> [THE DATA]:
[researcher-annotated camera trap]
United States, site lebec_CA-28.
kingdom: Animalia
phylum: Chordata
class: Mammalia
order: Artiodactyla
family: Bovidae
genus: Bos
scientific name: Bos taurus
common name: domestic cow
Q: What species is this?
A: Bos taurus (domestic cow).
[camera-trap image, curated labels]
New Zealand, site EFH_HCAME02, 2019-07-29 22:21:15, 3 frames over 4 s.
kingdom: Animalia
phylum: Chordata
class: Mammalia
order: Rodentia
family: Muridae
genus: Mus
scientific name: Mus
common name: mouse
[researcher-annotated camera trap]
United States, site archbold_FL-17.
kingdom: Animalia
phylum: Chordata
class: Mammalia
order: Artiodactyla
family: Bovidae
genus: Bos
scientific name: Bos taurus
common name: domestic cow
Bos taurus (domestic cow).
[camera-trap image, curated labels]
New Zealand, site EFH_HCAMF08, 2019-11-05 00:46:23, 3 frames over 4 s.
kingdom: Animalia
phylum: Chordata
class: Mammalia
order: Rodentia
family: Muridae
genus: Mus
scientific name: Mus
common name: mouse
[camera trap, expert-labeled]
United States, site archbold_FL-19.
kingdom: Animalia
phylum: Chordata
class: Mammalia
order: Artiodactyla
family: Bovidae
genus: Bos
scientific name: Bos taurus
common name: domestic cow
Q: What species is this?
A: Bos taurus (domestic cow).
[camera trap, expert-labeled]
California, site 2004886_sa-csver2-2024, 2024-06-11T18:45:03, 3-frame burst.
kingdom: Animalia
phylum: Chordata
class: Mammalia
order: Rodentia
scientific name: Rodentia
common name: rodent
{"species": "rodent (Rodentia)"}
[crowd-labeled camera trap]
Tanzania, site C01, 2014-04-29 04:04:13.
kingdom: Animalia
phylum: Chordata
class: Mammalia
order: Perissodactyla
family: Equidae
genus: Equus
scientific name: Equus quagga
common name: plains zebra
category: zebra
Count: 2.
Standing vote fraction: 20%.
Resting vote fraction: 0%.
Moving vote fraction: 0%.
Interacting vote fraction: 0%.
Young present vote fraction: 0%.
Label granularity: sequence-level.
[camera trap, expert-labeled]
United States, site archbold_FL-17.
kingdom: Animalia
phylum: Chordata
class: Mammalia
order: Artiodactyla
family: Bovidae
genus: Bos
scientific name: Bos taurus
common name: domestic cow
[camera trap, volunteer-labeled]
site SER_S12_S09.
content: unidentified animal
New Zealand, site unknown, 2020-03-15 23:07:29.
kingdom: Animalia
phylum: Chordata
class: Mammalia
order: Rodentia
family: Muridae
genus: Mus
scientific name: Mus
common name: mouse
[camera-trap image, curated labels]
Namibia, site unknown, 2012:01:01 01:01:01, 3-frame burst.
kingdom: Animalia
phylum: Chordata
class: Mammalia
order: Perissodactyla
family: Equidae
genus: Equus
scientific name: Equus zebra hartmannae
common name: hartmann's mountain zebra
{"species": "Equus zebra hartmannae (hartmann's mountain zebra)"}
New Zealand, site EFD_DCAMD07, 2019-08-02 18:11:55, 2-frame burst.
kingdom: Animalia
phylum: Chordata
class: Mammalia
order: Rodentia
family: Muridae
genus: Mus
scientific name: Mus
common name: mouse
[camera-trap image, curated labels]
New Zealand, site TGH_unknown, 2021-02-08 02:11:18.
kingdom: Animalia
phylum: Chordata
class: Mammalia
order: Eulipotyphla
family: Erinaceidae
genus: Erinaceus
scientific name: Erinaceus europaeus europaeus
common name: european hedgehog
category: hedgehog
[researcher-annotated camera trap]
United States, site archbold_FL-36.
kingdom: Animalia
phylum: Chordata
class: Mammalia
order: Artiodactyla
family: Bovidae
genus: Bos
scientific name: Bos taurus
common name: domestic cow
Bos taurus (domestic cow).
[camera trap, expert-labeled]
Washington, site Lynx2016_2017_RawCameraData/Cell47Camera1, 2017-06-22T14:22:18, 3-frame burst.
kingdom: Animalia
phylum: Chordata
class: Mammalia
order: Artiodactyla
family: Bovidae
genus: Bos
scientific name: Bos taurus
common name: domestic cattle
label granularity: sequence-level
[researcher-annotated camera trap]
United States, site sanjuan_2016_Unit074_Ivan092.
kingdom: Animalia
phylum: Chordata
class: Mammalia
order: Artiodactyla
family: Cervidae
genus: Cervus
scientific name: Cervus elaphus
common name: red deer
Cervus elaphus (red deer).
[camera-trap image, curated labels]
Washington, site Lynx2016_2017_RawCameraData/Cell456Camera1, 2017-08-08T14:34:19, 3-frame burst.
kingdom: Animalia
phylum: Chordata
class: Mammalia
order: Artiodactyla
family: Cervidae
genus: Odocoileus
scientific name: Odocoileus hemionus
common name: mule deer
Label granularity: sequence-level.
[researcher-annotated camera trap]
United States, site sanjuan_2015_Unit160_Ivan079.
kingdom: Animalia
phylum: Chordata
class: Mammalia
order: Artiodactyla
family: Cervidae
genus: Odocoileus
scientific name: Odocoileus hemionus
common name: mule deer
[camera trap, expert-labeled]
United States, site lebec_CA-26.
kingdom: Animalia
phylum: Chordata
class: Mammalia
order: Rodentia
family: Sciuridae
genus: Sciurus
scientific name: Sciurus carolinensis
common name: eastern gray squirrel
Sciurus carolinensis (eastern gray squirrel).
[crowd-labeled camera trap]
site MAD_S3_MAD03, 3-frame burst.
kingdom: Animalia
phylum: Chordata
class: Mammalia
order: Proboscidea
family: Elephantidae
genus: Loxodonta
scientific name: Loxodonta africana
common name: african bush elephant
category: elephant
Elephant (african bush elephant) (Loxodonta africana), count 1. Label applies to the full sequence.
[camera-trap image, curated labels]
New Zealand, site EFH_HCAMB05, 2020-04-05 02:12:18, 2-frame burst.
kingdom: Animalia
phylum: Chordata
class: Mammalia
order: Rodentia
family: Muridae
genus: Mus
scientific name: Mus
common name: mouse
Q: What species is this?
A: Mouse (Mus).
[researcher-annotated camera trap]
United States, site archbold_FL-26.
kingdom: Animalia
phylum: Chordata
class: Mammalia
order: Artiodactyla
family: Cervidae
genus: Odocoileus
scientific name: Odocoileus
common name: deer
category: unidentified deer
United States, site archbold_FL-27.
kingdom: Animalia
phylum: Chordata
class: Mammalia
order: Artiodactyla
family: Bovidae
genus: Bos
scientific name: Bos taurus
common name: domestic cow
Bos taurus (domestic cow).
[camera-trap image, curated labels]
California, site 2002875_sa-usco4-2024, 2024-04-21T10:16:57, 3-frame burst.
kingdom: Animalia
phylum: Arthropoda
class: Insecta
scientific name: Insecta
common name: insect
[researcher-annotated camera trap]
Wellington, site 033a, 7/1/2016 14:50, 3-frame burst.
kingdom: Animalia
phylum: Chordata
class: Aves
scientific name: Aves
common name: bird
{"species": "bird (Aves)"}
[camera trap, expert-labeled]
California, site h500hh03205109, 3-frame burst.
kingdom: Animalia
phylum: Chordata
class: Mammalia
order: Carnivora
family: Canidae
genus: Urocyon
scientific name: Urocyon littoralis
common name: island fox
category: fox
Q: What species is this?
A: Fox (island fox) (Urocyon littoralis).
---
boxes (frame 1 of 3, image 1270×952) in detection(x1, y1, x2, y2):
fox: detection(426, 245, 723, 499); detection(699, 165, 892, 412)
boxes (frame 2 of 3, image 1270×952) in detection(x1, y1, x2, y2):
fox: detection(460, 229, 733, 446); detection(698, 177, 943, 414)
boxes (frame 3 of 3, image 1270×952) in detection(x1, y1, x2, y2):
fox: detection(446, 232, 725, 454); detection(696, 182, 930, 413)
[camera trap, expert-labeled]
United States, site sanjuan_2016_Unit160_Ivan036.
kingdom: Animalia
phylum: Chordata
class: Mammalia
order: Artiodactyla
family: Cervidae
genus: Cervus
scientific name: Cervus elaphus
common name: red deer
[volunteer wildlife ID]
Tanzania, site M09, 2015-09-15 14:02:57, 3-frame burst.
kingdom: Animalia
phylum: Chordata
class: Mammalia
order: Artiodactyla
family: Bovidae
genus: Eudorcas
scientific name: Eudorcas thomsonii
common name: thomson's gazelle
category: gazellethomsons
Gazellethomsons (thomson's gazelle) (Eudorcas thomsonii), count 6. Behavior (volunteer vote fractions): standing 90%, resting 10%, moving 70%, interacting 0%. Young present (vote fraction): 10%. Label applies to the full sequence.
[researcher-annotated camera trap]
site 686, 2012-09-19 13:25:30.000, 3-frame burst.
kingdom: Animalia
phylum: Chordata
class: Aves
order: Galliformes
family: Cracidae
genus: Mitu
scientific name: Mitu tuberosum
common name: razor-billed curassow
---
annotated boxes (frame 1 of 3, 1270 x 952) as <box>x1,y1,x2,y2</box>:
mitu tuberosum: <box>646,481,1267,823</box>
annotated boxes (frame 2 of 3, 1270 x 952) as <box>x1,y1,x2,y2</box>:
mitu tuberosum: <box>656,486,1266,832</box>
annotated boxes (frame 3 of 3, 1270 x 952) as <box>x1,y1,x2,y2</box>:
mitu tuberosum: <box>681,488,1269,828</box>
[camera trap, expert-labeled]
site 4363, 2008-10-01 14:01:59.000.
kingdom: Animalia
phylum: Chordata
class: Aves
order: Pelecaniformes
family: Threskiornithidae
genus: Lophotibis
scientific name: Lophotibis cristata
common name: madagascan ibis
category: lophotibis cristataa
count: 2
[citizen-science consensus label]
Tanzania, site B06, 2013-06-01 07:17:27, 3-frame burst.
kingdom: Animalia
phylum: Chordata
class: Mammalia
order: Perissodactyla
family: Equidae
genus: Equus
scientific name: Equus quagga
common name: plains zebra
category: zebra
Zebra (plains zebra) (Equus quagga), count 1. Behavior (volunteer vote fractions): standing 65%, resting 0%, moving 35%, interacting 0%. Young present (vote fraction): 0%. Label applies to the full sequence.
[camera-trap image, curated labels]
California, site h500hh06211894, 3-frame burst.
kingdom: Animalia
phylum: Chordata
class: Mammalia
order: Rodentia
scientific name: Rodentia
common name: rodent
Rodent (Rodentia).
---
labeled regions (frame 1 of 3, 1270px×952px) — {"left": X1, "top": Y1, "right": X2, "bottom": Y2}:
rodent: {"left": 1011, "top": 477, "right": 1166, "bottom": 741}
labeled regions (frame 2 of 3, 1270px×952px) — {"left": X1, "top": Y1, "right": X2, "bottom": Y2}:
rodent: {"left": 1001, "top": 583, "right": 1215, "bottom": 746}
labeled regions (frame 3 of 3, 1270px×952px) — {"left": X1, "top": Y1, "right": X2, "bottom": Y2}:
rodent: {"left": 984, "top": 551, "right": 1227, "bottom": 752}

> [ABOUT THIS TASK]: Output the lines of the records above exactly as they appear, from the line containing "2024-04-21T10:16:57, 3-frame burst." through the line containing "common name: thomson's gazelle".

> [YOUR RESPONSE]:
California, site 2002875_sa-usco4-2024, 2024-04-21T10:16:57, 3-frame burst.
kingdom: Animalia
phylum: Arthropoda
class: Insecta
scientific name: Insecta
common name: insect
[researcher-annotated camera trap]
Wellington, site 033a, 7/1/2016 14:50, 3-frame burst.
kingdom: Animalia
phylum: Chordata
class: Aves
scientific name: Aves
common name: bird
{"species": "bird (Aves)"}
[camera trap, expert-labeled]
California, site h500hh03205109, 3-frame burst.
kingdom: Animalia
phylum: Chordata
class: Mammalia
order: Carnivora
family: Canidae
genus: Urocyon
scientific name: Urocyon littoralis
common name: island fox
category: fox
Q: What species is this?
A: Fox (island fox) (Urocyon littoralis).
---
boxes (frame 1 of 3, image 1270×952) in detection(x1, y1, x2, y2):
fox: detection(426, 245, 723, 499); detection(699, 165, 892, 412)
boxes (frame 2 of 3, image 1270×952) in detection(x1, y1, x2, y2):
fox: detection(460, 229, 733, 446); detection(698, 177, 943, 414)
boxes (frame 3 of 3, image 1270×952) in detection(x1, y1, x2, y2):
fox: detection(446, 232, 725, 454); detection(696, 182, 930, 413)
[camera trap, expert-labeled]
United States, site sanjuan_2016_Unit160_Ivan036.
kingdom: Animalia
phylum: Chordata
class: Mammalia
order: Artiodactyla
family: Cervidae
genus: Cervus
scientific name: Cervus elaphus
common name: red deer
[volunteer wildlife ID]
Tanzania, site M09, 2015-09-15 14:02:57, 3-frame burst.
kingdom: Animalia
phylum: Chordata
class: Mammalia
order: Artiodactyla
family: Bovidae
genus: Eudorcas
scientific name: Eudorcas thomsonii
common name: thomson's gazelle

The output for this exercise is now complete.